The coast east of Nador offers compelling sites for birdwatching – and plant wildlife – with a series of highly frequented freshwater and saline sites.

At Kariet Arekmane a path leads out, opposite the village mosque, past salt pans and a pumping station (right-hand side) to an extensive area of salt marsh. This is covered by the fleshy-stemmed marsh glasswort or salicornia: a characteristic “salt plant” or halophyte, it can survive the saline conditions through the use of glands which excrete the salt. The insect life of the salt marsh is abundant, including damselflies, brightly coloured grasshoppers and various ants and sand spiders. The birds are even more impressive, with black-winged stilt, greater flamingo, coot, great-crested grebe, and various gulls and terns wheeling overhead.

Further along the coast, a walk east of the resort of Ras el Ma demonstrates the means by which plants invade sand dunes: a sequential colonization is known as “succession”, where one plant community gradually cedes to the next as a result of its own alteration of the environment. Typical early colonizers are marram grass and sea couch, which are eventually ousted by sea holly and sea spurge and finally by large, “woodier” species such as pistacihu, juniper and cistus species. Whole sequences can be seen occurring over time along the beach. The area attracts a variety of interesting sea birds as well, including the internationally rare slender-billed curlew and Audouin’s gull (thought to breed on the adjacent offshore Chafarinas Islands). Other more familiar birds include dunlin, Kentish plover and oystercatcher.

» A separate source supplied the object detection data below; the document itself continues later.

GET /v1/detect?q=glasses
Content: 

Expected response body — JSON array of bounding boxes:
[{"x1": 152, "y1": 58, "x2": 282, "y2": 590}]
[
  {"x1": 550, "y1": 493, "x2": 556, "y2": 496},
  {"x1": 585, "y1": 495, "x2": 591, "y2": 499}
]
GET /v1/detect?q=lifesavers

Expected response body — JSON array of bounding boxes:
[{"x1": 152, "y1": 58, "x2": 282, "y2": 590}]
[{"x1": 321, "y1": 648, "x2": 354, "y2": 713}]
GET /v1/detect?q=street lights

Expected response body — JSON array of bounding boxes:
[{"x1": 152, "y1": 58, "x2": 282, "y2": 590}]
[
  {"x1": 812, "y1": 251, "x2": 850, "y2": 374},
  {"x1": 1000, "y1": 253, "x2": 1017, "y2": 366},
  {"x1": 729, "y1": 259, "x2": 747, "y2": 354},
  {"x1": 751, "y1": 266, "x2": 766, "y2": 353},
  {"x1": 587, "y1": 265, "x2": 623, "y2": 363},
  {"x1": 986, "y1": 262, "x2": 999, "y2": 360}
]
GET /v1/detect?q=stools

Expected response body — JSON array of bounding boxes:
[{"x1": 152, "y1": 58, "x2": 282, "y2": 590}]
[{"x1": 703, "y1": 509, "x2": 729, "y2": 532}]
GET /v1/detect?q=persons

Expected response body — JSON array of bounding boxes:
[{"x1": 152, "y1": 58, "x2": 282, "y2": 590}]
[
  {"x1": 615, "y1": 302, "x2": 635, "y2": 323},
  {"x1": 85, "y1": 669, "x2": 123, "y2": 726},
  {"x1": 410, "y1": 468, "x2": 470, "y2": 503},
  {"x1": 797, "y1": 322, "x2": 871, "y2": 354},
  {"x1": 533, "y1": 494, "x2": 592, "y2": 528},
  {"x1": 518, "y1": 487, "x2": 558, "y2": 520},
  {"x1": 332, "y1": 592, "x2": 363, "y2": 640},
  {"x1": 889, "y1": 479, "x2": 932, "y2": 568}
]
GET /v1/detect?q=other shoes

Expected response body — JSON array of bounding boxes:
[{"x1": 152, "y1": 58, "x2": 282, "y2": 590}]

Even further along the coast is the freshwater lagoon system that marks the mouth of the Oued Moulouya. The lagoons here are separated from the sea by a remarkable series of sand spits, no more than fifty metres across, and the birdlife is outstanding. Secluded among the reedbeds, it is possible to locate grey heron, white stork and little egret while the water’s surface is constantly patrolled by the ever-alert black terns and kingfishers. Other varieties that you should manage to spot, wading in the shallows, are redshank, spotted redshank (in summer) and black-tailed godwit. The mouth and adjacent wetlands are, however, under serious threat from tourism development. In response to local and international pressure, a small parcel of wetland encompassing the mouth has been declared a protected area funded by, among others, the Global Environmental Fund and UNDP. Bird hides and information signboards have been erected along a marked walking path.

The Spanish-owned Islas Chafarinas, incidentally, are another important wildlife site, which has been declared a nature reserve. The three small islets support the Mediterranean’s largest sea-bird colonies; sadly, the endangered monk seals disappeared from the islands in the 1990s and haven’t been seen since.